EXPLORE THE MATERIAL
1. In the Day 13 report, reproduce the passage from "Yesterday’s bloody Monday" to "thing to do." word for word.
2. Decide whether each statement agrees with the Day 13 report, answering yes or no and quoting the words of the report that decide it. (a) The experiment has been running for more than two weeks. (b) Fred Wilson bought Google stock at 400.02. (c) pcnerd37 asked for a recommendation for an online broker.

EXERCISE TEXT
==========

The Scoble Experiment: Day 13 Report

September 30, 2008 by Drama 2.0  
Filed under Archive

The Scoble Experiment is proving to be quite fruitful. Less than two weeks in, despite the increasingly debilitating physical impacts, important findings are already being made.

The latest: confirmation of my hypothesis that Twitter users are stupid.

Yesterday’s bloody Monday in the financial markets was the talk of Twitter. And true to form, the twats demonstrated that they didn’t have a clue.

Here are some of the gems I managed to catch.

Robert Scoble himself is concerned about the impact of the crisis on the working class:

@AndyG1128 you are misunderstanding. People with great credit, like me, won’t be able to buy things like cars. Who does that hurt? Workers!

Poor Robert. From the looks of it, he’s credit rich and cash poor. And even though he apparently doesn’t have the ability to buy a new car outright, I’m hoping he’ll digg deep and buy a few extra iPhones to help the workers at Apple. It’s the patriotic thing to do.

pcnerd37 is looking to go bargain hunting:

Im thinking of buying some stocks now that they are really cheap. Anybody with a recommendation for an online broker? etrade? Scottrade?

When I informed him that he might as well just send me his money, he proved that if he signs up for a brokerage account it won’t take too long for the parties on the other side of his trades to wipe it out.

Venture capitalist Fred Wilson proved that he likes to try to catch falling knives:

Bought $GOOG @ 400.02 – verified by Covestor – http://www.covestor.com/h29251

In a later tweet, he explained, “i think its time to start accumulating it.” Might Fred make money? Sure, but he might also hit a jackpot in Vegas. Those who make money in the markets play probabilities, not hunches.

==========

RECORDS SHOWN
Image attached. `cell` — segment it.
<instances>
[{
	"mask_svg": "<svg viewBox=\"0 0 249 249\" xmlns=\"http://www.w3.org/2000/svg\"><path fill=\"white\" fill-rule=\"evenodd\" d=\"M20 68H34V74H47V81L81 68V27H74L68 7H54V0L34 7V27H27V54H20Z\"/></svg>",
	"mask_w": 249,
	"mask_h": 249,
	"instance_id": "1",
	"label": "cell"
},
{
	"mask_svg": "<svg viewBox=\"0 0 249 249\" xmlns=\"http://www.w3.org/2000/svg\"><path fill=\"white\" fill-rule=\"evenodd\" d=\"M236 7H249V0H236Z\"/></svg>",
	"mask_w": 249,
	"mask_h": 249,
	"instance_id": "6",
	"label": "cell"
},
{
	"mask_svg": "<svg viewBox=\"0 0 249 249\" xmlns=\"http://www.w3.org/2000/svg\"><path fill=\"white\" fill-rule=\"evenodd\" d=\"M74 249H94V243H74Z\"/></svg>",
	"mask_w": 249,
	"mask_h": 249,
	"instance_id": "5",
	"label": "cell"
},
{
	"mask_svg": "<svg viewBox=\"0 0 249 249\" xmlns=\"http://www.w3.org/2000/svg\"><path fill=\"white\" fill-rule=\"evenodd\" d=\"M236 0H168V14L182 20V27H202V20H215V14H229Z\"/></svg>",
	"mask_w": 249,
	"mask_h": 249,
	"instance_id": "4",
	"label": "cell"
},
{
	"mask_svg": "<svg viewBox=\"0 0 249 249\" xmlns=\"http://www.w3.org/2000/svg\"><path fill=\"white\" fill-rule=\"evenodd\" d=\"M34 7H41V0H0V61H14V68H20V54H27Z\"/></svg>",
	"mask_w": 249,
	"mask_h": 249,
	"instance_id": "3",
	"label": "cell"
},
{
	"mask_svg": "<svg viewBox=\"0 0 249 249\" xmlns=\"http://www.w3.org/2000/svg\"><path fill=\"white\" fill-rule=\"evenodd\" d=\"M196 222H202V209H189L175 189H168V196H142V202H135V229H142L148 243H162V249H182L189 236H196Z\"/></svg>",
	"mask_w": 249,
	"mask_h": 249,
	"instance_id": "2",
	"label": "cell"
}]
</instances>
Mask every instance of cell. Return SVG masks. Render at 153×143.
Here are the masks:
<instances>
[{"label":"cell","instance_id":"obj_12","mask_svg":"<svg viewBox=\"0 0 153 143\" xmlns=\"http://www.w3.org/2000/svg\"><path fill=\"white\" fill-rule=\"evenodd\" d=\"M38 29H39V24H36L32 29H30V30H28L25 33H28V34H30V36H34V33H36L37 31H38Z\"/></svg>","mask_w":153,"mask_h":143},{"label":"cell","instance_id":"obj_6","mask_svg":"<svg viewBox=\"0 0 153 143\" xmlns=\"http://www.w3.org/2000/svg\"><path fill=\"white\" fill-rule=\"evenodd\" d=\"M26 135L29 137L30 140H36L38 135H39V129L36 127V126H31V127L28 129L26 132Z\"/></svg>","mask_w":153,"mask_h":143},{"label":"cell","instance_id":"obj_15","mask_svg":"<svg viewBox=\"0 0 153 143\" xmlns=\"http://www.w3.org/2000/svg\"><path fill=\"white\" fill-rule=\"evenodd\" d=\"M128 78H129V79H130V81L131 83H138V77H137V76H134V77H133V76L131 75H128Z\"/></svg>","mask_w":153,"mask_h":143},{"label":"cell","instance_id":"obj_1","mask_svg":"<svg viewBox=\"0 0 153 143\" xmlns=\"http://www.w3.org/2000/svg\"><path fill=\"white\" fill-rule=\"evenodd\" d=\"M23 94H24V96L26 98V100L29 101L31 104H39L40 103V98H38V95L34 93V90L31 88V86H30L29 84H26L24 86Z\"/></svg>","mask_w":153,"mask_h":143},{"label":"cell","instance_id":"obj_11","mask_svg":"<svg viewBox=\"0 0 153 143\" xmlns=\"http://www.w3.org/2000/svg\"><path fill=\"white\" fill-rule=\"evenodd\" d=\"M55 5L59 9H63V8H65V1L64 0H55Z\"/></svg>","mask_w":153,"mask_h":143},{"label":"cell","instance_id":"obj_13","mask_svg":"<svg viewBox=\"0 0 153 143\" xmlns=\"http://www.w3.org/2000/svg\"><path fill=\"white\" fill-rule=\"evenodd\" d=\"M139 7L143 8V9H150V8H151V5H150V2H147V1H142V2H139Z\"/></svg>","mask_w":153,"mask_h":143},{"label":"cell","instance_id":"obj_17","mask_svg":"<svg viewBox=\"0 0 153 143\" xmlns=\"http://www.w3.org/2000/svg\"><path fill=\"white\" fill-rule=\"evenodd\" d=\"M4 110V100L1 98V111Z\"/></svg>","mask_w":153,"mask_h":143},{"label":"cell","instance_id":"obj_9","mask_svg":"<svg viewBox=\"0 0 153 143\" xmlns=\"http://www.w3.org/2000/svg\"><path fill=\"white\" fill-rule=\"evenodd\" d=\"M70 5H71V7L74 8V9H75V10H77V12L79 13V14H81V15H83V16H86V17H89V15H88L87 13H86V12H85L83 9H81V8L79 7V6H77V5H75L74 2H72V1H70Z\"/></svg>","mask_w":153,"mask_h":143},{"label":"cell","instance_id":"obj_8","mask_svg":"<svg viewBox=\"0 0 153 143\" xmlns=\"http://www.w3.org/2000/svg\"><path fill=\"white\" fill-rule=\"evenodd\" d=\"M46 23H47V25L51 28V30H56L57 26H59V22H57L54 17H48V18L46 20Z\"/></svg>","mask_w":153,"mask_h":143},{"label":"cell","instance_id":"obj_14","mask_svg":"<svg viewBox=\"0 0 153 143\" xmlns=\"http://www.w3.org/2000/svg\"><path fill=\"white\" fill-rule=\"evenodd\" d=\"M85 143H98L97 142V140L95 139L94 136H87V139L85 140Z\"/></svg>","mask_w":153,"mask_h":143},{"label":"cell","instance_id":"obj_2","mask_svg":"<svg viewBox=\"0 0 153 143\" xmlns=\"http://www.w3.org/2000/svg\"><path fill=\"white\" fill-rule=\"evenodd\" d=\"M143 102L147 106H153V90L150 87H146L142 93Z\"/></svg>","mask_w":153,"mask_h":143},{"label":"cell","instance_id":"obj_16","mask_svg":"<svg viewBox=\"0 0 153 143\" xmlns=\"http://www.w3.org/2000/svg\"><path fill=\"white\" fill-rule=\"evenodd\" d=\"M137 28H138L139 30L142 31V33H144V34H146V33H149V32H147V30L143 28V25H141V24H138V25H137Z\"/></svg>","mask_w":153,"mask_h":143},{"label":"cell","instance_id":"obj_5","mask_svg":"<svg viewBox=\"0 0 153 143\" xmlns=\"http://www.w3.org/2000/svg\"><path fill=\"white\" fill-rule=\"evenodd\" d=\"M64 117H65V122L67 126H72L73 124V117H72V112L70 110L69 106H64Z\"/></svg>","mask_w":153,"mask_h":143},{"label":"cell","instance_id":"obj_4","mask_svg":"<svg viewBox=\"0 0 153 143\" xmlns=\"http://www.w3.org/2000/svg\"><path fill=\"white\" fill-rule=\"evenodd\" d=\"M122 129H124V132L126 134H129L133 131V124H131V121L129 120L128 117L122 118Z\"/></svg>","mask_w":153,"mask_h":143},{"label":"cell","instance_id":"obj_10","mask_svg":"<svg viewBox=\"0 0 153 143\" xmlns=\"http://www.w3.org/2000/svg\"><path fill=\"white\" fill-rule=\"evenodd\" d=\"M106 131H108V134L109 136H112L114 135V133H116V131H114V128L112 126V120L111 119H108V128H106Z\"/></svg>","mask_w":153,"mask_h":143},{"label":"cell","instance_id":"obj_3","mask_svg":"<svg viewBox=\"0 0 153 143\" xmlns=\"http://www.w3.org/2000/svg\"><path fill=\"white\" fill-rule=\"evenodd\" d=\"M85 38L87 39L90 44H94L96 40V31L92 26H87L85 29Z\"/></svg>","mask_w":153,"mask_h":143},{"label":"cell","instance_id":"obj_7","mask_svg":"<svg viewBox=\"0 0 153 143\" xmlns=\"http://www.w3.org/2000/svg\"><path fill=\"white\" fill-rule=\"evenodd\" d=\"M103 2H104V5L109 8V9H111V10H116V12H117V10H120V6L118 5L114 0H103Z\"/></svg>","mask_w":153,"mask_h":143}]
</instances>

==========

ANSWERS TO EACH TASK
1.
Yesterday’s bloody Monday in the financial markets was the talk of Twitter. And true to form, the twats demonstrated that they didn’t have a clue.

Here are some of the gems I managed to catch.

Robert Scoble himself is concerned about the impact of the crisis on the working class:

@AndyG1128 you are misunderstanding. People with great credit, like me, won’t be able to buy things like cars. Who does that hurt? Workers!

Poor Robert. From the looks of it, he’s credit rich and cash poor. And even though he apparently doesn’t have the ability to buy a new car outright, I’m hoping he’ll digg deep and buy a few extra iPhones to help the workers at Apple. It’s the patriotic thing to do.

2.
(a) No: "Less than two weeks in"
(b) Yes: "Bought $GOOG @ 400.02"
(c) Yes: "Anybody with a recommendation for an online broker?"